7. Keep some curbside services going.
During the pandemic, we’ve had to do many things outside, which in turn means that some of the public areas of our buildings are less crowded. How about keeping some aspects of curbside service? Examples of curbside-ready programs include foster supply pick up, drop off for community spay/neuter programs, food bank distribution, etc. We predict that the shelters of the future will have covered drop-offs, parking areas, and drive-through services.
8. With the space you just freed up in your lobbies, create some better counseling areas.
Functional counseling areas are critical for the shelters of the future. Counseling spaces can be erected inexpensively with partial-glass partitions.
9. Look at moving some spaces around to give your clinic more room.

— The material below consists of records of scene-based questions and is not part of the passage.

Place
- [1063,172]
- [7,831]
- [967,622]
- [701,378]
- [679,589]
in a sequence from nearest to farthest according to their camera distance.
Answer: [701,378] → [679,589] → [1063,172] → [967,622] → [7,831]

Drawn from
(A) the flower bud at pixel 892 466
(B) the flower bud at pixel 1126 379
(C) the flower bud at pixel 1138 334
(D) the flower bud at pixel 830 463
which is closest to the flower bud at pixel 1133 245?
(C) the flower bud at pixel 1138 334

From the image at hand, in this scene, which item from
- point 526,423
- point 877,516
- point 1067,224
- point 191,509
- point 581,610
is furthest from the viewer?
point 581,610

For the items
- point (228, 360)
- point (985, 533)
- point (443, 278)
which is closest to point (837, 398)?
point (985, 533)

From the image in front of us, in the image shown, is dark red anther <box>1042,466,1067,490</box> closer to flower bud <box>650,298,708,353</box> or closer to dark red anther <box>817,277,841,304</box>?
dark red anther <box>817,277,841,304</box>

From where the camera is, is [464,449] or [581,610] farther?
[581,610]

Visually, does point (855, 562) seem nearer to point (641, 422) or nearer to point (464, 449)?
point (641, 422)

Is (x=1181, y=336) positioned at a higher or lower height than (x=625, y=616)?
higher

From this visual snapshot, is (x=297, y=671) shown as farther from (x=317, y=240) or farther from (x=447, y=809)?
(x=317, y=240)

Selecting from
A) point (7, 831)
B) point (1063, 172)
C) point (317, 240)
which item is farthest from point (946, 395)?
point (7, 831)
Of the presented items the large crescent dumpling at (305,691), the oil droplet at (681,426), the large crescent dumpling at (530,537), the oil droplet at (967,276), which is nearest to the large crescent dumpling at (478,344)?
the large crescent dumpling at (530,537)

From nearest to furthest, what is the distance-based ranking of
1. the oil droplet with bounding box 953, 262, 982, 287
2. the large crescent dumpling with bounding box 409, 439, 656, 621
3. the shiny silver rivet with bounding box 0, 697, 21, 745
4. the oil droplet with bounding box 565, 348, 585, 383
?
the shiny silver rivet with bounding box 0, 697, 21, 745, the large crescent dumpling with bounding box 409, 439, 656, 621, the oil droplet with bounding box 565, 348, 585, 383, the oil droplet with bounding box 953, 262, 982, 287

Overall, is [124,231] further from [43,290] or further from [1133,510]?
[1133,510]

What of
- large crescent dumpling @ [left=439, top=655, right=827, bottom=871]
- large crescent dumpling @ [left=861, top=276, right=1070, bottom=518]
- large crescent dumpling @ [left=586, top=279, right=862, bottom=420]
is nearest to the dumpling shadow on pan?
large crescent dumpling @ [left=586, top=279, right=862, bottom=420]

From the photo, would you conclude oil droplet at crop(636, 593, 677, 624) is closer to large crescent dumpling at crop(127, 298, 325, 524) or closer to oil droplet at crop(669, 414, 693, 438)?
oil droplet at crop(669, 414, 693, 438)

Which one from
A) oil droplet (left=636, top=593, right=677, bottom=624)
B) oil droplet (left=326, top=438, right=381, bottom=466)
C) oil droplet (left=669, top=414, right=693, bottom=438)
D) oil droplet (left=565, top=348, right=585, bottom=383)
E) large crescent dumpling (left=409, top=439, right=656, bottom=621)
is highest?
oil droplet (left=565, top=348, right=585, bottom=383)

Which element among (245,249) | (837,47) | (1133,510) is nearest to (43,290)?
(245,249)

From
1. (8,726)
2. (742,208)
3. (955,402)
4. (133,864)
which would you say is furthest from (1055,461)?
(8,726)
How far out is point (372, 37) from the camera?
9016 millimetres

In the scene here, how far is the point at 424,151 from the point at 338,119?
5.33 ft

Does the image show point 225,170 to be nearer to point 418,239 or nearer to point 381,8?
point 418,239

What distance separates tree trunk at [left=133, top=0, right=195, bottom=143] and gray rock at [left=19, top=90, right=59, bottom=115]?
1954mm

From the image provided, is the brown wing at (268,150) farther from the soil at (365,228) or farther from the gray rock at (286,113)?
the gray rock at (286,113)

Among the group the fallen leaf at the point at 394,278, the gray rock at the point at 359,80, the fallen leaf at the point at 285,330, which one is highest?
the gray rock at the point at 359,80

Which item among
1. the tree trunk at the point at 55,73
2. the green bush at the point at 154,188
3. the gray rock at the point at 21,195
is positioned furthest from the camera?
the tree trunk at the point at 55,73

The shelter veterinary clinic will play a bigger and bigger role, if it isn’t already, so reconfigure your rooms to provide more space around the clinical areas of your floor plan.
10. Capture some remote work concepts.
Given what we have learned about communicating digitally, some of your staff can be staged elsewhere in the future, which allows us to think of ideas for decentralizing the animal shelter and creating more networks throughout the community.
What if the shelter of the future is several small neighborhood support centers, with one central hub? Start small on your own hub and spoke; your first step may be to develop a remote call center to serve the community, and the next step may be to stage a program such as a kitten nursery in an offsite location. Over time, you might discover that you can find the least expensive solutions to solve each problem, simply by freeing yourself from the concept of “all under one roof.”
What change can you make tomorrow to the role of the facility in your own shelter to better care for your community? If it’s easy, give it a try! You won’t look back.